Lundi 12 octobre 2015
La nuit a été agitée : monsieur a dû tuer à coups de parapluie un cafard japonais (que nous surnommons désormais Johnson, en référence à la bestiole chaussée d’Air Max qui se promène dans le monde de Dorohedoro, notre manga fétiche) (mais sur le coup, Johnson portait des noms moins élogieux). Le matin, pour compenser ma crise de panique, je m’arme de courage et de l’aspirateur pour déloger le cadavre du coin où monsieur l’a acculé puis l’aspirer dans le broyeur... transparent (amis végétariens, au revoir). Un spectacle d’horreur qui me fait lâcher un « Bordel Jésus Marie Joseph », sûrement inspiré par Debra, de la série Dexter. Je range ensuite soigneusement l’appareil en espérant que notre hôte, Yoshimi (ou Yoshimitsu – lui – comme on s’amuse à l’appeler) ne découvre pas le pot aux roses.

L’épisode cafard cauchemardesque passé, on se rend à Arashiyama, qu’on imaginait plus loin du centre-ville. La bambouseraie est belle mais pas aussi intimiste que l’on aurait voulu car il n’est pas possible de s’enfoncer dans la forêt. Le site reste malgré tout impressionnant, surtout quand le vent fait claquer les tiges entre elles.

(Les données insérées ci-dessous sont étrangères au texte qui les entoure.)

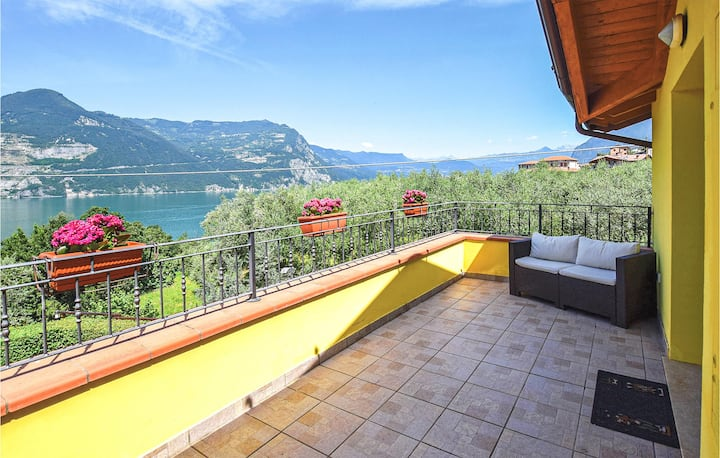 Terraced house with 3 bedrooms on 120m² in Siviano Monteisola BS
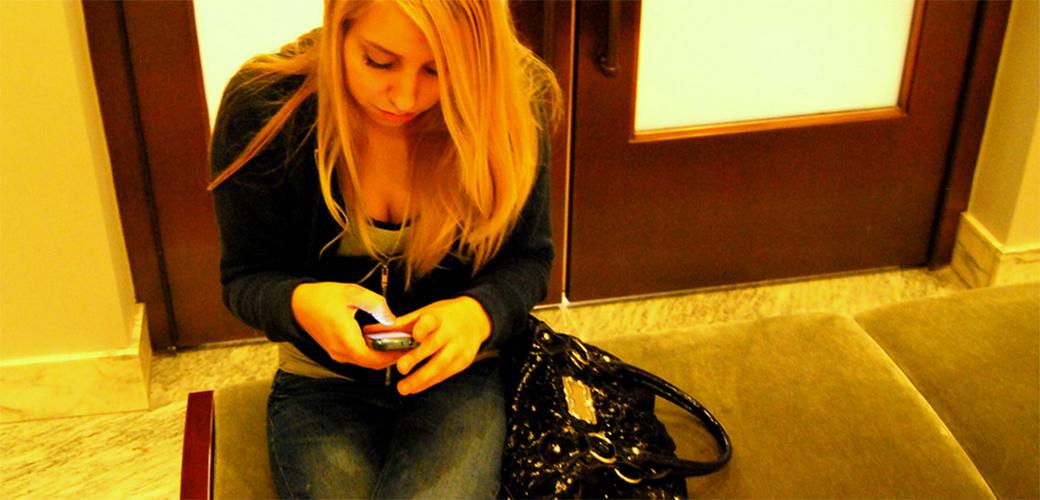 Slika: Uveče ne blenite u telefon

On s’échappe à la villa d’Okashi Sanso, un célèbre acteur qui a fait bâtir sa maison et son jardin recelant de plantes magnifiques. Notre guide de voyages ne s’y est pas trompé : l’entrée coûte certes 1 000 yens (contre 300 à 500 yens pour d’autres sites) mais la beauté et le calme du lieu, conjugués au thé et à la pâtisserie offerts en fin de visite, valent le coup. Idéal pour se couper du monde.





 




 

 

Collation comprise dans le billet d’entrée

On reprend le sentier balisé de la bambouseraie et rapidement, on se retrouve à se balader entre des habitations, tout en se dirigeant vers le temple Gyo-ji, recommandé à ceux qui ne peuvent pas visiter le jardin de mousse Saiko-ji (une demande de visite écrite est nécessaire 5 jours à l’avance...). Eh bien le Gyo-ji nous convient aussi très bien, c’est un lieu magique où règne la mousse et c’est beau.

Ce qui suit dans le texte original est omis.